Request – Duplicate the data below word for word, starting at the first line and ending at the line that contains "Wrapping results in".

Segmentation data:
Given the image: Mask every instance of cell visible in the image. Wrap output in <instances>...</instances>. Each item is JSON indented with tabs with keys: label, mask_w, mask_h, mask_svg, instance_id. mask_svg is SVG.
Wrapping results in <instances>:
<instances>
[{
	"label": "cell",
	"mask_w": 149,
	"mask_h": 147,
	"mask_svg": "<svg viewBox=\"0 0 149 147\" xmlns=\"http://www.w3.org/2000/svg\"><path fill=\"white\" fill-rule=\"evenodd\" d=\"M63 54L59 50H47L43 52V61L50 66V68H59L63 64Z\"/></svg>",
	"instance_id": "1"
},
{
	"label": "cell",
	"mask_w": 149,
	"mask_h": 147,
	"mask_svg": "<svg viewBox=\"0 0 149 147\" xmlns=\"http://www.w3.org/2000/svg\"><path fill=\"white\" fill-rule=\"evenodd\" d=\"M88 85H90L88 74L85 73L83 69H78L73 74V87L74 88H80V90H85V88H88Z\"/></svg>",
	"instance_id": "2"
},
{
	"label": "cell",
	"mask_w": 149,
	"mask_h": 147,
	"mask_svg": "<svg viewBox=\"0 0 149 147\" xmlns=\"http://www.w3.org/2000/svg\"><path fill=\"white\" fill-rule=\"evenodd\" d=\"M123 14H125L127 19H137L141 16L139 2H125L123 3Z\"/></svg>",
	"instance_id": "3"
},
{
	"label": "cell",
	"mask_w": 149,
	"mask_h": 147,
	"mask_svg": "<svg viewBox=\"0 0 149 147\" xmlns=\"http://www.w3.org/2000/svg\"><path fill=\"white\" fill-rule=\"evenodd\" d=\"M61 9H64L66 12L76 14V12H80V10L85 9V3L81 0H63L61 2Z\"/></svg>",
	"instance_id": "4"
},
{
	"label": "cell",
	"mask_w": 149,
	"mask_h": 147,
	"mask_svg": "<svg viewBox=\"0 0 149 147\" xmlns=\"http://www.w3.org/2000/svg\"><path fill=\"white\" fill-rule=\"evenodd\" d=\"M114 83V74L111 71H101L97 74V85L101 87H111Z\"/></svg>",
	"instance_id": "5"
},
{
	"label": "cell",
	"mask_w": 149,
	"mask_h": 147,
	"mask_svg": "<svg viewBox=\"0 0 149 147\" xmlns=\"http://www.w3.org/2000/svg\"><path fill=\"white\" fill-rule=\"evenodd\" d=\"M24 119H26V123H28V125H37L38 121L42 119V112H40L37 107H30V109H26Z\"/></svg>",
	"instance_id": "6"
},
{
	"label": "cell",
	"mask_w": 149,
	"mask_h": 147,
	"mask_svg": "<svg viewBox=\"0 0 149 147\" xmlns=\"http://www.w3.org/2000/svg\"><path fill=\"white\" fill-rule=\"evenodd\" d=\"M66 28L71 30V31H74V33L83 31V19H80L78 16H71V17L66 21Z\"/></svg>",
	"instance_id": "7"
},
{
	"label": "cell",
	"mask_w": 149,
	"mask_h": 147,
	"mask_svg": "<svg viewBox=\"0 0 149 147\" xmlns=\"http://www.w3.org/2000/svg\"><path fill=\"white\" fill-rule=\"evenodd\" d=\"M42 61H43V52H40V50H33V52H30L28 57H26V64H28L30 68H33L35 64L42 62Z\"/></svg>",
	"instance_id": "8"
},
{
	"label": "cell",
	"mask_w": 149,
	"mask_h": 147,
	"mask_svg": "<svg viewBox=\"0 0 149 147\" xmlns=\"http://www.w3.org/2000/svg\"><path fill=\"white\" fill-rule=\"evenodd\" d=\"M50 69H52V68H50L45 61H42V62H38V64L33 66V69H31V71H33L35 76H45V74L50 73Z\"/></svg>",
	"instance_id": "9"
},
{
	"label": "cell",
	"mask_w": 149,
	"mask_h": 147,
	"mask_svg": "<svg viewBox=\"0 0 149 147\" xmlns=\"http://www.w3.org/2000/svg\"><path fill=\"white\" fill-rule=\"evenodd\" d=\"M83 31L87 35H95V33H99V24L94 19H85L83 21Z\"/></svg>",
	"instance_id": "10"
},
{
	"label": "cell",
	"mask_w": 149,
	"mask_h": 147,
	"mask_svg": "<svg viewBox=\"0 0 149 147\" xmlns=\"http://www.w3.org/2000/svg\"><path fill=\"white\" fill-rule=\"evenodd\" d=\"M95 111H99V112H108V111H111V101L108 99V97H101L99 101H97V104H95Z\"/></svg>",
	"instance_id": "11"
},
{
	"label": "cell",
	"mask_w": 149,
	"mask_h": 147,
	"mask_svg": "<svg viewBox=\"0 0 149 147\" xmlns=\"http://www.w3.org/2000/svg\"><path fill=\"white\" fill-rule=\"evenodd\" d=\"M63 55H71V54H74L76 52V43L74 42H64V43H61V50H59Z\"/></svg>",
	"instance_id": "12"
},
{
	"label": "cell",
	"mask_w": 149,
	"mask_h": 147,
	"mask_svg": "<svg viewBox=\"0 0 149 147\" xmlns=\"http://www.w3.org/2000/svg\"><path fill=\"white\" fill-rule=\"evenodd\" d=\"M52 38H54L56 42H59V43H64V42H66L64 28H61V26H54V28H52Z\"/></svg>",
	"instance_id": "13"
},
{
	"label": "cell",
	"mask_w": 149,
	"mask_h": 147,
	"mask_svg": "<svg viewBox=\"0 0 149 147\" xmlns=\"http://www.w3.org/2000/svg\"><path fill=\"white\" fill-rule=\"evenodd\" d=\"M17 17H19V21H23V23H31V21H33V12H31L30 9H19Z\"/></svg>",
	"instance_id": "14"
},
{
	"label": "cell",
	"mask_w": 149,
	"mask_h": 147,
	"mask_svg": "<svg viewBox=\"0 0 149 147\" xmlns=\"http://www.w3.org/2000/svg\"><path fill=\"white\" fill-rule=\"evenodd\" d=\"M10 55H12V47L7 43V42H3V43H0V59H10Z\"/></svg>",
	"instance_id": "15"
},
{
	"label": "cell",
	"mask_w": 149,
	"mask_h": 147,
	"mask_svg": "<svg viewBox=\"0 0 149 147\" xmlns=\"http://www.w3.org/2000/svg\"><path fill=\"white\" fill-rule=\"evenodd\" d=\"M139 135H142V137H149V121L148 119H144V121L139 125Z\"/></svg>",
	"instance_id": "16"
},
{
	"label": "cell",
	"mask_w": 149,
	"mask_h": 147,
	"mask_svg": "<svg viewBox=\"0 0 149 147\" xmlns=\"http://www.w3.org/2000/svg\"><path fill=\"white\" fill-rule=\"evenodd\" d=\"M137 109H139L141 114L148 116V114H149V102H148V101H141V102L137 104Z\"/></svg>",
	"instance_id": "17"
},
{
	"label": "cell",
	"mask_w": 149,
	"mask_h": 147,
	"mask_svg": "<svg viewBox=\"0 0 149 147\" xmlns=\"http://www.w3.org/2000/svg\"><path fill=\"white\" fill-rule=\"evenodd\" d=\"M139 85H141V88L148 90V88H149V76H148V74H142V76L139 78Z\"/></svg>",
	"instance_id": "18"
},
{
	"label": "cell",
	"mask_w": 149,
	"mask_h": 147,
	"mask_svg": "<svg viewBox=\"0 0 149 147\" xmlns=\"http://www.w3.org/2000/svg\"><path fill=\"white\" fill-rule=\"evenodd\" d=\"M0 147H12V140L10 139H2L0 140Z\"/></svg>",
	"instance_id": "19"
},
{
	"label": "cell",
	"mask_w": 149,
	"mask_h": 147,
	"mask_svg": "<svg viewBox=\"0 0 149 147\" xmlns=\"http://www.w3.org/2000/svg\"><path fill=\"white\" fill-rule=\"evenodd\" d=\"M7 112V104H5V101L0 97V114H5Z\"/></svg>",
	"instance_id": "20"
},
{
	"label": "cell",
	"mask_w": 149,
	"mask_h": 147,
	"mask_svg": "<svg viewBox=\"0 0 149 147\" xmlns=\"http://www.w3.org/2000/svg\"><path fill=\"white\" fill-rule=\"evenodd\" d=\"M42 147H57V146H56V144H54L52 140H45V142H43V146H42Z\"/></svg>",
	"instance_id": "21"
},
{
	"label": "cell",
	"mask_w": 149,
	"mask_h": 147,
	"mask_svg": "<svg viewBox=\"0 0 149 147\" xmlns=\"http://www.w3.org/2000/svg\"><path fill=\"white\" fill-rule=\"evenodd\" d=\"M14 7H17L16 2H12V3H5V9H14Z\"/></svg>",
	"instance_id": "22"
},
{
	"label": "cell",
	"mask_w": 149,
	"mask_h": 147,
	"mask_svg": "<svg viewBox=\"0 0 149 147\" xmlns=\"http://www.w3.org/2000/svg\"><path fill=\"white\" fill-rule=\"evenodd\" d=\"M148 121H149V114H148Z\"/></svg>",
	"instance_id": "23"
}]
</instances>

Output for this task –
Given the image: Mask every instance of cell visible in the image. Wrap output in <instances>...</instances>. Each item is JSON indented with tabs with keys: label, mask_w, mask_h, mask_svg, instance_id. mask_svg is SVG.
Wrapping results in <instances>:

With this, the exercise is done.